EXERCISE OBJECTIVE:
Return each entry unchanged.
▼▼▼
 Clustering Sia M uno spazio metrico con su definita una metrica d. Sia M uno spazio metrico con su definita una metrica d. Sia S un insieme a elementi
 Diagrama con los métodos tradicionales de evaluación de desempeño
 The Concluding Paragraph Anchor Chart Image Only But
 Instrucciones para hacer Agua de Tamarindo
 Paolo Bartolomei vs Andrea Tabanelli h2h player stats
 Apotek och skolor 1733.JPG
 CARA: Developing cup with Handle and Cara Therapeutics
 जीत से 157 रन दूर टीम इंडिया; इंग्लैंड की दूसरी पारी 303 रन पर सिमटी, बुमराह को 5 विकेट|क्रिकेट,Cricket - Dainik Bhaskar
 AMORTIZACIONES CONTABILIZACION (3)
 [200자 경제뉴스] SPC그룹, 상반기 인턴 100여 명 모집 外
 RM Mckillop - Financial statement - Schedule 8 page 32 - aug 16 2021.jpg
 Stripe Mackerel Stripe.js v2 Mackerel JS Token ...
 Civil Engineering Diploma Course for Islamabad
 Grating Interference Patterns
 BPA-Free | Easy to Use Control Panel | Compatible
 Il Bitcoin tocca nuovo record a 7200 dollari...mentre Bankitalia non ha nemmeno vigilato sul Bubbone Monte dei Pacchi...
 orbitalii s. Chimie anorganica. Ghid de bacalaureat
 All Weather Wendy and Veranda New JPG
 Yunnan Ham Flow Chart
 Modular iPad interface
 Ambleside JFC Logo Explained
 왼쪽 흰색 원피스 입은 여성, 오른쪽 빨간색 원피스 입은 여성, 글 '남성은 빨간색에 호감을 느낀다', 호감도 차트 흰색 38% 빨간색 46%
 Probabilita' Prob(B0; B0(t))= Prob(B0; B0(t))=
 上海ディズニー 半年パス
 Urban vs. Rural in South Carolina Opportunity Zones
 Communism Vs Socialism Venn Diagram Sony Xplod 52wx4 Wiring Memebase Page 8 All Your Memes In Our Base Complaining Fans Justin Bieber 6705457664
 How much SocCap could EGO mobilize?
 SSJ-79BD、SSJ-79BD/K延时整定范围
▲▲▲
COMPLETED TASK:
 Clustering Sia M uno spazio metrico con su definita una metrica d. Sia M uno spazio metrico con su definita una metrica d. Sia S un insieme a elementi
 Diagrama con los métodos tradicionales de evaluación de desempeño
 The Concluding Paragraph Anchor Chart Image Only But
 Instrucciones para hacer Agua de Tamarindo
 Paolo Bartolomei vs Andrea Tabanelli h2h player stats
 Apotek och skolor 1733.JPG
 CARA: Developing cup with Handle and Cara Therapeutics
 जीत से 157 रन दूर टीम इंडिया; इंग्लैंड की दूसरी पारी 303 रन पर सिमटी, बुमराह को 5 विकेट|क्रिकेट,Cricket - Dainik Bhaskar
 AMORTIZACIONES CONTABILIZACION (3)
 [200자 경제뉴스] SPC그룹, 상반기 인턴 100여 명 모집 外
 RM Mckillop - Financial statement - Schedule 8 page 32 - aug 16 2021.jpg
 Stripe Mackerel Stripe.js v2 Mackerel JS Token ...
 Civil Engineering Diploma Course for Islamabad
 Grating Interference Patterns
 BPA-Free | Easy to Use Control Panel | Compatible
 Il Bitcoin tocca nuovo record a 7200 dollari...mentre Bankitalia non ha nemmeno vigilato sul Bubbone Monte dei Pacchi...
 orbitalii s. Chimie anorganica. Ghid de bacalaureat
 All Weather Wendy and Veranda New JPG
 Yunnan Ham Flow Chart
 Modular iPad interface
 Ambleside JFC Logo Explained
 왼쪽 흰색 원피스 입은 여성, 오른쪽 빨간색 원피스 입은 여성, 글 '남성은 빨간색에 호감을 느낀다', 호감도 차트 흰색 38% 빨간색 46%
 Probabilita' Prob(B0; B0(t))= Prob(B0; B0(t))=
 上海ディズニー 半年パス
 Urban vs. Rural in South Carolina Opportunity Zones
 Communism Vs Socialism Venn Diagram Sony Xplod 52wx4 Wiring Memebase Page 8 All Your Memes In Our Base Complaining Fans Justin Bieber 6705457664
 How much SocCap could EGO mobilize?
 SSJ-79BD、SSJ-79BD/K延时整定范围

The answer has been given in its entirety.